Mi?rcoles, 04 de junio de 2008

Testimonios de una vida ejemplar, como homenaje a este hombre singular, enviados por Carlos Peinó Agrelo Peregrino, Cursillista, Colaborador en la

redacción de la Positio super virtutibus del Siervo de Dios

Santidad y Virtudes

 

Su anhelo ferviente de ser sacerdote y sacerdote santo, este ideal, lo vamos descubriendo a lo largo de todos sus escritos: sean éstos meditaciones, Ejercicios Espirituales, mensajes, discursos y cartas personales dirigidas a compañeros Consiliarios, sacerdotes y religiosas especialmente Carmelitas.

Las virtudes teologales se resumen y concentran en la misma vida de oración.

Entre las virtudes morales atribuye una importancia especial: a la sencillez, humildad, dedicación, amor y entrega total sin reservas.


En la vida común insiste en la caridad fraterna mediante la oración, la contemplación y la acción en una entrega total al proyecto de salvación.

Contemplación que implica una auténtica presencia, de máxima actividad y compromiso, con una fuerte convicción de su obligación de transformar la sociedad. De ahí, el impulso dado a Cursillos de Cristiandad, a los Centros de Apostolado de Vanguardia de la Juventud española e hispánica orientada a la búsqueda de vivir en la presencia de Dios; mientras unos trabajan para la liberación integral de sus hermanos, otros estudian para la acción efectiva. Recordemos que los Seminarios y Conventos de España después de la guerra se nutrieron de Jóvenes de Acción Católica empezando por él, ejemplo y semillero de santidad.

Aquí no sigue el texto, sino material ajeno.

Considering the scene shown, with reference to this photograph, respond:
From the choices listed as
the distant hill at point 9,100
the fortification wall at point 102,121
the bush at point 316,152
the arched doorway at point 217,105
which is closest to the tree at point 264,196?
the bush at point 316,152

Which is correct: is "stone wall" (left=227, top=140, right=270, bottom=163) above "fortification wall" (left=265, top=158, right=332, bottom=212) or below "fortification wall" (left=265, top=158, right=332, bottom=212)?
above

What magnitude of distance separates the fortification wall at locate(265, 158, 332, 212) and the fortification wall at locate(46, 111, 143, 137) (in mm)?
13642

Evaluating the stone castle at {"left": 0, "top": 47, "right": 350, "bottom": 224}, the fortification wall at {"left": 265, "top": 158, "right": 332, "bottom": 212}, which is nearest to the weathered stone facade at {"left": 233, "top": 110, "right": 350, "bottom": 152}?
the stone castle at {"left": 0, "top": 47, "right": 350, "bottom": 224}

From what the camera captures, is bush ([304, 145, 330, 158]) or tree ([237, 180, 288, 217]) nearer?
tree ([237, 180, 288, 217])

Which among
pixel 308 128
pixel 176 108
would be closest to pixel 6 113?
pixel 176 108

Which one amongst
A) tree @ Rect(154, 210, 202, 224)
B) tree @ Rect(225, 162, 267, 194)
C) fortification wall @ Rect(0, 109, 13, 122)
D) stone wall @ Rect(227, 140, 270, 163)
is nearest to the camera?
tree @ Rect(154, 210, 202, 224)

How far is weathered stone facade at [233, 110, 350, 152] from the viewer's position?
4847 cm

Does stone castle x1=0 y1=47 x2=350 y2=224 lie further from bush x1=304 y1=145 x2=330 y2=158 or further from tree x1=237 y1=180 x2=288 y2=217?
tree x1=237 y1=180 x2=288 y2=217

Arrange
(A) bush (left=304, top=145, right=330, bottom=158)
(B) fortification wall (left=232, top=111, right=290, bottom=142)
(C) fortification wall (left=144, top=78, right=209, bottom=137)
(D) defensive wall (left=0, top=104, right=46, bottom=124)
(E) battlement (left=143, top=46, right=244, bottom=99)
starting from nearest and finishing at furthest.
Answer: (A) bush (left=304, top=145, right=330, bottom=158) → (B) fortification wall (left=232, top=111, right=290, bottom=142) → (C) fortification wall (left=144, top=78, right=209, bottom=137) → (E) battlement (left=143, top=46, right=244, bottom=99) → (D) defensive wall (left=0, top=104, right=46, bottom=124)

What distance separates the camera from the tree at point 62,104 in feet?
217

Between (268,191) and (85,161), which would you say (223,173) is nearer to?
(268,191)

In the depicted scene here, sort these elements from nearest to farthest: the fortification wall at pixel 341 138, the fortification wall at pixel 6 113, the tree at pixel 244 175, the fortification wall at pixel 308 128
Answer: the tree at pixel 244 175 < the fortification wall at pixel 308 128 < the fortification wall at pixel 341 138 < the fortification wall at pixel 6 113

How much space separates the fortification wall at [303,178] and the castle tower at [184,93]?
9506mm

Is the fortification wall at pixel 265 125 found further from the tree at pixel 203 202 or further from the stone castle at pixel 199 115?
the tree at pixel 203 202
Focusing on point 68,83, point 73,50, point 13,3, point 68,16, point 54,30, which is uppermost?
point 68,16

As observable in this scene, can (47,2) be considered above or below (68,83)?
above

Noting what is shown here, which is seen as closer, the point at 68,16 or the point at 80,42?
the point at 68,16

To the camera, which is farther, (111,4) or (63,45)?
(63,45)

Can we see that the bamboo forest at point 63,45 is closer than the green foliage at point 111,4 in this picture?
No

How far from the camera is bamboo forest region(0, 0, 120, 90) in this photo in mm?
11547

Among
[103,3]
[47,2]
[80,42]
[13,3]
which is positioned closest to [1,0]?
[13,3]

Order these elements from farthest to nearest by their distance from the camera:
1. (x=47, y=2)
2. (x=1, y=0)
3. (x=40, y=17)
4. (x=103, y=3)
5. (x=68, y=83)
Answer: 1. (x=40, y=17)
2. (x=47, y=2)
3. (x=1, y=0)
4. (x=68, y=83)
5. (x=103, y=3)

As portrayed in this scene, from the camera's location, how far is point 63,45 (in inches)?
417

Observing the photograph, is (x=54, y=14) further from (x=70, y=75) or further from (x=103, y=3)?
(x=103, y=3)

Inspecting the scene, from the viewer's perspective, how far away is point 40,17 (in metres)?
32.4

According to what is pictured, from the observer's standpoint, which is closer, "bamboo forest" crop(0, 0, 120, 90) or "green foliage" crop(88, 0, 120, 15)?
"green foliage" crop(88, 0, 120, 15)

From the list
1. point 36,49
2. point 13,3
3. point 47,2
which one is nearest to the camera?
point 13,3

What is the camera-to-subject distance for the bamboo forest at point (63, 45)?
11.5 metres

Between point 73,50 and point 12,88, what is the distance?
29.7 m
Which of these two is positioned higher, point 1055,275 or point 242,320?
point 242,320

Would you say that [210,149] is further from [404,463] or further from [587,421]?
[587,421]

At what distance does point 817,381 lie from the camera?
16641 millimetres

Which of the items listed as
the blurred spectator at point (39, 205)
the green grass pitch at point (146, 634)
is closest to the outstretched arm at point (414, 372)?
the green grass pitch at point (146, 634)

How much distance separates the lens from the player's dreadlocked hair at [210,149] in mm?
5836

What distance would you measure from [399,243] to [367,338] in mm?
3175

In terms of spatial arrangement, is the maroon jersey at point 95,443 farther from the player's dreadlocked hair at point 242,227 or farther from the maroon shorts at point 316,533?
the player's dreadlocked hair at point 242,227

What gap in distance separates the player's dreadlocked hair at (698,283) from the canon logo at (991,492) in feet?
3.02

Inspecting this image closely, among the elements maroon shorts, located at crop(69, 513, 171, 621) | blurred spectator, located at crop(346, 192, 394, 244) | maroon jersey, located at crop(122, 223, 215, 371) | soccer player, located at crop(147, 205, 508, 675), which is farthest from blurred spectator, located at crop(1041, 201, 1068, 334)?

Concluimos afirmando que en toda su existencia, Manuel Aparici Navarro se entregó a un verdadero proceso de santificación. Así lo atestiguan las tres facetas que integran su vida: en su vida laical a pesar de sus limitaciones y dificultades propias de la naturaleza humana; en su vida sacerdotal con una total fidelidad al Dogma de la Doctrina de la Fe Católica y en su vida de víctima. Esa victimación trata de vivirla desde el laicado, pero cuando la realiza y la vive en plenitud es en el ejercicio de su sacerdocio. Para comprender integralmente la figura de Manuel Aparici, tenemos que ver estas tres facetas de su vida que se implican mutuamente. Resaltaremos también su formación académica; en su vida y en sus escritos se proyecta la fidelidad al Magisterio Eclesiástico.

 

«Hay que creer con fe divina y católica todo lo que se contiene en la Palabra de Dios escrita o transmitida y es propuesta por la Iglesia, bien en definición solemne, bien por el magisterio ordinario y universal, como de fe por estar revelado por Dio»  (Constitución Dei Filius, del Concilio Vaticano I).

 

También la afirmación del Concilio Vaticano II, respecto a la doctrina cristiana, es un aspecto importante que encontramos en las distintas fases de sus escritos:

 

«Las disciplinas teológicas han de enseñarse, a la luz de la fe, bajo la dirección del Magisterio de la Iglesia, de tal forma que los alumnos reciban con toda exactitud de la divina revelación la doctrina católica, ahonden en ella, la conviertan en alimento de su propia vida espiritual y puedan anunciarla, exponerla y defenderla en el ministerio sacerdotal».

 

En el campo de la Moral, Manuel Aparici Navarro es un hombre excepcional, un hombre de Dios que en las diferentes etapas de su vida va demostrando el amor de Dios en su vida; en el seguimiento a Jesucristo expresado en la necesidad de responder a su amor teniendo los mismos sentimientos de Cristo, identificándose con el crucificado para vivir concrucificado con Él; y una entrega total en el deseo de calmar la Sed de Cristo, sintiéndose sacerdote, evangelizador para ayudar a otros a conocerle y entregarse a Él.

 

He aquí la figura de un gran Siervo de Dios, digno de imitarse en todas sus virtudes, especialmente en estos tiempos en que la Iglesia a las puertas del Tercer Milenio nos pide por medio de Su Santidad Juan Pablo II ser constructores de la Civilización del Amor, en el compromiso de una Nueva Evangelización: nueva en su ardor, nueva en sus métodos y nueva en su expresión.